Supplied passage:
━━━━━━━━

Financing impact: What your clients wanted this year
Thursday, December 20, 2018
Financing impact: What your clients wanted this year
Thursday, December 20, 2018
December 2018
A more in depth exploration of key sustainability topics
Financing impact: What your clients wanted this year

As 2018 draws to a close, we’re given the chance to reflect on how our clients put their values into action. Here at Ethic, we worked with investment advisors, foundations and impact investors to put $55 million into 112 accounts, all of which have an expressly social or environmental value and advance our goal of building a more sustainable future.

During a year in which we received dire projections on climate change, governance scandals rocked massive corporations and diversity issues played out on a national stage, the value of investing one’s capital into businesses that align with individual beliefs became all the more apparent to clients—and those advising them. The numbers speak for themselves—according to the latest report from US SIF[1], sustainable, responsible and impact investing (SRI) assets have expanded to $12.0 trillion in the United States—up 38 percent from $8.7 trillion in 2016.

━━━━━━━━

What you need to do:
[a] Turn the paragraph of the sustainable investing article that begins "As 2018 draws to a close" into a short bulleted list that keeps its main facts.
[b] Using the sustainable investing article, explain in one to three sentences why investing in businesses that match individual beliefs became more clearly valuable to clients and their advisors in 2018.
[c] Carry on the sustainable investing article from the last sentence shown.

Data items:
━━━━━━━━

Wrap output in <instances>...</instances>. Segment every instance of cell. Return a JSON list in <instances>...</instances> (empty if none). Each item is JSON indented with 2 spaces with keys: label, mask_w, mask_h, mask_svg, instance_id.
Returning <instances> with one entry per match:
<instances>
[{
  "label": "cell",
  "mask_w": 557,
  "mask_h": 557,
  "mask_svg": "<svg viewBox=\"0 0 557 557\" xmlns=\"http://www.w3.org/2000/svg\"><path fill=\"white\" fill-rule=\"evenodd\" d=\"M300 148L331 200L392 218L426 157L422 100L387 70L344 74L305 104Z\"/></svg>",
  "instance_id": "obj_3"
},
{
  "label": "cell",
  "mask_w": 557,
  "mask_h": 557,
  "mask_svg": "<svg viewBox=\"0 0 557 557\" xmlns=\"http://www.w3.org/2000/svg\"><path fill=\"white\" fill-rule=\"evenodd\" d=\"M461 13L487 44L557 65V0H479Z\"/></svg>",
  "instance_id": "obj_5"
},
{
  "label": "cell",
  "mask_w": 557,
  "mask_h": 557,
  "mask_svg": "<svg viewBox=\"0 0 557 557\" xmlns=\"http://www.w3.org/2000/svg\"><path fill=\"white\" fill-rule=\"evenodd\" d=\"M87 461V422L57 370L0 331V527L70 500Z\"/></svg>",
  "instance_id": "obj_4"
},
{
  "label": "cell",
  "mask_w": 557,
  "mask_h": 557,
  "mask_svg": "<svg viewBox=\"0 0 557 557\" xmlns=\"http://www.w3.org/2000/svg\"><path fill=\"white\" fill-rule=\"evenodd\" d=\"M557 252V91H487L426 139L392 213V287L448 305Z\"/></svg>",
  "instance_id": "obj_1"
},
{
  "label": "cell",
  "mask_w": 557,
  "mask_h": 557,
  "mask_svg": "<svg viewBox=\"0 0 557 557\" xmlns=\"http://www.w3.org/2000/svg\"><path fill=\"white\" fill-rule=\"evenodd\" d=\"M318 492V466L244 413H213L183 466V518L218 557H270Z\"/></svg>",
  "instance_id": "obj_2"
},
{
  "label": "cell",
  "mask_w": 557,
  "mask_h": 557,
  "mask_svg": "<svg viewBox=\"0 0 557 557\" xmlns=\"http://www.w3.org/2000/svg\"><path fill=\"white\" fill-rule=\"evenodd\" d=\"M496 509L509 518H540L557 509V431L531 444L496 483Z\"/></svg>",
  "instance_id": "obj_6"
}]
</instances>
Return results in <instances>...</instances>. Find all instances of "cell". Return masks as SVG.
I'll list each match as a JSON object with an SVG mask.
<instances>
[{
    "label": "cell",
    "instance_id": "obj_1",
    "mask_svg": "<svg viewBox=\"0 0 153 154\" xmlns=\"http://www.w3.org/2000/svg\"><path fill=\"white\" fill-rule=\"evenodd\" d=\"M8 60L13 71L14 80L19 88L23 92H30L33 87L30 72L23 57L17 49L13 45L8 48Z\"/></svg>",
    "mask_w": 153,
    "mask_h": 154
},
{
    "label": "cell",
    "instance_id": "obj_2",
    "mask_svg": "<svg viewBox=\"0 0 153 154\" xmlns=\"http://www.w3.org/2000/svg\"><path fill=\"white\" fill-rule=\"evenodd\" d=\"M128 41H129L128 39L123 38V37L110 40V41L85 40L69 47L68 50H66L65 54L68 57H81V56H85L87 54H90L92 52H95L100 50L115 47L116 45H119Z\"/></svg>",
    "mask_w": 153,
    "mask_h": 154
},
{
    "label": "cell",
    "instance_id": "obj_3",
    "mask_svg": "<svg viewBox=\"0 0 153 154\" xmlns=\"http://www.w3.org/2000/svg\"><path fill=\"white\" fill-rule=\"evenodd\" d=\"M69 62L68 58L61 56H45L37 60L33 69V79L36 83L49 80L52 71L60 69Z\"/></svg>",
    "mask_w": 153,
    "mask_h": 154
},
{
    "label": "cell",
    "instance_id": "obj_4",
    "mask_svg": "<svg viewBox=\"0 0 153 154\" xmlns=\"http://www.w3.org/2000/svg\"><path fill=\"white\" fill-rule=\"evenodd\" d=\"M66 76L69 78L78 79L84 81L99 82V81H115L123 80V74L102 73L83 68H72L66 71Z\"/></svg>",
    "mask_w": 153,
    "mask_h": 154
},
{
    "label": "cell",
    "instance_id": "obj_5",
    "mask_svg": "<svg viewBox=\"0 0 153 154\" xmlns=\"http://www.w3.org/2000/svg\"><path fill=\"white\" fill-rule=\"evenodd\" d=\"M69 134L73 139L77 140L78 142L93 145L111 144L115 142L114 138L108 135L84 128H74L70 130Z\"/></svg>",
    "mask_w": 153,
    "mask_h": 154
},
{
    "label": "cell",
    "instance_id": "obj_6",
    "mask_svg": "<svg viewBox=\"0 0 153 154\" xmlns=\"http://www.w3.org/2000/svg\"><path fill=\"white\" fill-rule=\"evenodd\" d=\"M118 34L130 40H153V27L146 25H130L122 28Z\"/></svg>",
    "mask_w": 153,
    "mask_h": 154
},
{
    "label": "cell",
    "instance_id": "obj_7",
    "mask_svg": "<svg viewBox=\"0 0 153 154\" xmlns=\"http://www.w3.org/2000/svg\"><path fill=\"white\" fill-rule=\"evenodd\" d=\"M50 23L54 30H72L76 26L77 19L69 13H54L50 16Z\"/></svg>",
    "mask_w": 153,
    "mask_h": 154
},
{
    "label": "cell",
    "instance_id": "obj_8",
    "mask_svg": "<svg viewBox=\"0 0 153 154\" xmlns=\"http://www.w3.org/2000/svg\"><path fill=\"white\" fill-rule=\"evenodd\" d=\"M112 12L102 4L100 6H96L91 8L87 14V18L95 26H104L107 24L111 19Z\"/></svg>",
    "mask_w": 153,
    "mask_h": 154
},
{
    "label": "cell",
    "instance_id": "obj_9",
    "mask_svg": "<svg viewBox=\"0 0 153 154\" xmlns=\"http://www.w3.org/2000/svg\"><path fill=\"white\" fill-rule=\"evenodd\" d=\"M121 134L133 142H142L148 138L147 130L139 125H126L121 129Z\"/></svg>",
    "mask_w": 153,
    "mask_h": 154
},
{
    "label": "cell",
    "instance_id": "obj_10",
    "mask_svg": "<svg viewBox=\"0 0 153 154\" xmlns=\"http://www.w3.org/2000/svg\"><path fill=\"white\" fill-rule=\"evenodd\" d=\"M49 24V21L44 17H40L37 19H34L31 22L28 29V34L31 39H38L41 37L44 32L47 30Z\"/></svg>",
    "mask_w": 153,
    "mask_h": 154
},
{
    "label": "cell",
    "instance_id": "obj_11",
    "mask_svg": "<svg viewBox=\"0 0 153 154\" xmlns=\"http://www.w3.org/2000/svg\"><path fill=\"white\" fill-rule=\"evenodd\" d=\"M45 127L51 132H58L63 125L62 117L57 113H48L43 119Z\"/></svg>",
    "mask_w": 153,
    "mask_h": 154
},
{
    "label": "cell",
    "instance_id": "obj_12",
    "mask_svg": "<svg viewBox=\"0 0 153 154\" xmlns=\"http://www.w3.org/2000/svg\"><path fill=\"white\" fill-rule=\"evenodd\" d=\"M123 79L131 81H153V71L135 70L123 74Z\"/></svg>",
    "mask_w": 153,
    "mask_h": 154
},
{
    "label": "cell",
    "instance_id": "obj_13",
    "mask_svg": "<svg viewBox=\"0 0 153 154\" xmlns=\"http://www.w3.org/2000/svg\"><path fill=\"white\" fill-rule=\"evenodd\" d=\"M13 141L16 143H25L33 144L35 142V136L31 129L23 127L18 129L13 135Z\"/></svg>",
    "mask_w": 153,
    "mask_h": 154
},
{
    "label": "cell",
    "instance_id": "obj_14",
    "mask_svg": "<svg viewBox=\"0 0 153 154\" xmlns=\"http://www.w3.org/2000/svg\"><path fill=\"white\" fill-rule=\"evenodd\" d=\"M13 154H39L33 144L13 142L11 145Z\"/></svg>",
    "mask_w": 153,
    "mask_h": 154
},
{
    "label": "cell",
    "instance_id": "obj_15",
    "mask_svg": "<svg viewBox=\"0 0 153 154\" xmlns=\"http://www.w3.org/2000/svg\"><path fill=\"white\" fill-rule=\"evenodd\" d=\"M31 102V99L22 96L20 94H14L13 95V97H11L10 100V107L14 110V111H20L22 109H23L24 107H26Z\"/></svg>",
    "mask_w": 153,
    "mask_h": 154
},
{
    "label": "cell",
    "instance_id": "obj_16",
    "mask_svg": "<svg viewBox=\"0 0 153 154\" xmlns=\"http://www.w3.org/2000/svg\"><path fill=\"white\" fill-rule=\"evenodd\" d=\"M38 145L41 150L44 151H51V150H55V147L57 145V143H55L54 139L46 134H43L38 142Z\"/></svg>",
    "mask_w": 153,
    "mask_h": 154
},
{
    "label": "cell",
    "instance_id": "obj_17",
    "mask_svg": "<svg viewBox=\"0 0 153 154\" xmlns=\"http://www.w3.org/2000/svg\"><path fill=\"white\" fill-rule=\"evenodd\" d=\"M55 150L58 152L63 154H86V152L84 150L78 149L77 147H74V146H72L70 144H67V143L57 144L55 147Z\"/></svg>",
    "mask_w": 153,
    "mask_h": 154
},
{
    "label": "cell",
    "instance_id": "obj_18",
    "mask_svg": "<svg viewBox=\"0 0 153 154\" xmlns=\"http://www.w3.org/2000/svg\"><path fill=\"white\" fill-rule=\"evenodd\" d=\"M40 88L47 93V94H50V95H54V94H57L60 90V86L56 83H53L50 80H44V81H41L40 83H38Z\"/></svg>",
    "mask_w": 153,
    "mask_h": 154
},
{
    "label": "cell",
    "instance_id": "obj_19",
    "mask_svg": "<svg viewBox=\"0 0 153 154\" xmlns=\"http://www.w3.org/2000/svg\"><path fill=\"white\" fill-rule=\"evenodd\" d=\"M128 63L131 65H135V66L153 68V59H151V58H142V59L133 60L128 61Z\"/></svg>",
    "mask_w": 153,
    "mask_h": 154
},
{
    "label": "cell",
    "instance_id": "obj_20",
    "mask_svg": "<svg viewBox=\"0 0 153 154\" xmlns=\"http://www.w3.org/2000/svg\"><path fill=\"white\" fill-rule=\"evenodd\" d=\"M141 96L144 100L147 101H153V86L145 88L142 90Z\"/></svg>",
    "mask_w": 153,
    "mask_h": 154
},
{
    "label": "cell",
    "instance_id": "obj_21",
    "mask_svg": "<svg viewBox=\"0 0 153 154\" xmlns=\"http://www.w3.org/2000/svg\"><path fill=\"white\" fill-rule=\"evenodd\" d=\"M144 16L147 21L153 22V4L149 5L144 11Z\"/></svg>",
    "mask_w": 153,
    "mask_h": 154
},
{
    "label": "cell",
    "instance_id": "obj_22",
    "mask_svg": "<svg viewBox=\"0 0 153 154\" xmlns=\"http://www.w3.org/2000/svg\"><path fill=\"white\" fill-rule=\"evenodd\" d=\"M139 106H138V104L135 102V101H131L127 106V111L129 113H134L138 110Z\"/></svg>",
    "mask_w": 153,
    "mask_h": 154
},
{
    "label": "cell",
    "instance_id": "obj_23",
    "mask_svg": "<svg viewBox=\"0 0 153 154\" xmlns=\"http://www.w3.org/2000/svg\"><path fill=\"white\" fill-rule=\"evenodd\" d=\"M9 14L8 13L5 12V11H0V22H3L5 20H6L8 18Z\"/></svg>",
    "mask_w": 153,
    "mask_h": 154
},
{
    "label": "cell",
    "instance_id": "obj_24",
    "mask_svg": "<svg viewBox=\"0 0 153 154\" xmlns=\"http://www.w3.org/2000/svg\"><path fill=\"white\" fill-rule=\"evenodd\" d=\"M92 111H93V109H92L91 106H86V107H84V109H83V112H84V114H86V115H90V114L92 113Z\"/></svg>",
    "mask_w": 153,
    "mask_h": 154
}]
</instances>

━━━━━━━━

Task results:
[a]
- The end of 2018 offers a chance to reflect on how clients put their values into action.
- Ethic worked with investment advisors, foundations and impact investors.
- Together they put $55 million into 112 accounts.
- Every account has an expressly social or environmental value and advances the goal of building a more sustainable future.

[b] The value became more apparent because of events during the year. There were dire projections on climate change, governance scandals at massive corporations, and diversity issues playing out on a national stage.

[c]
Amid concerns about disingenuous representations of sustainability, known as ‘greenwashing,’ Ethic clients often express the importance of transparency and measurement when adopting our technology. That’s why, at Ethic, we are committed to making impact measurement unambiguous and easy to comprehend. Doing so affords advisors the chance to engage their clients around the issues they care about in terms they understand. This has, in turn, afforded our clients the opportunity to attract, engage and retain investors who are serious about aligning their portfolios with their values.

As investors seek out investments that offer not just favorable returns, but also opportunity to address critical issues, we’ve found that the most commonly applied lenses are climate, corporate governance and gender. With that in mind, Here’s a summary of the impact advisers and investors have had based on where they put their money to work in 2018.

Climate

2018 was concerning for investors who care about the health of our climate. The Intergovernmental Panel on Climate Change, a group organized by the United Nations, released a report urging “rapid and far-reaching[2]” actions to prevent alarming changes to things like global temperatures, biodiversity, safety of our water supply and food security. The necessary changes won’t be easy: global CO2 emissions from fossil fuels will rise 2.7 percent this year, a group of scientists from the Global Carbon Project estimates.[3] Meanwhile the current U.S. administration is working to dismantle restrictions on fossil fuel emissions and other climate protections.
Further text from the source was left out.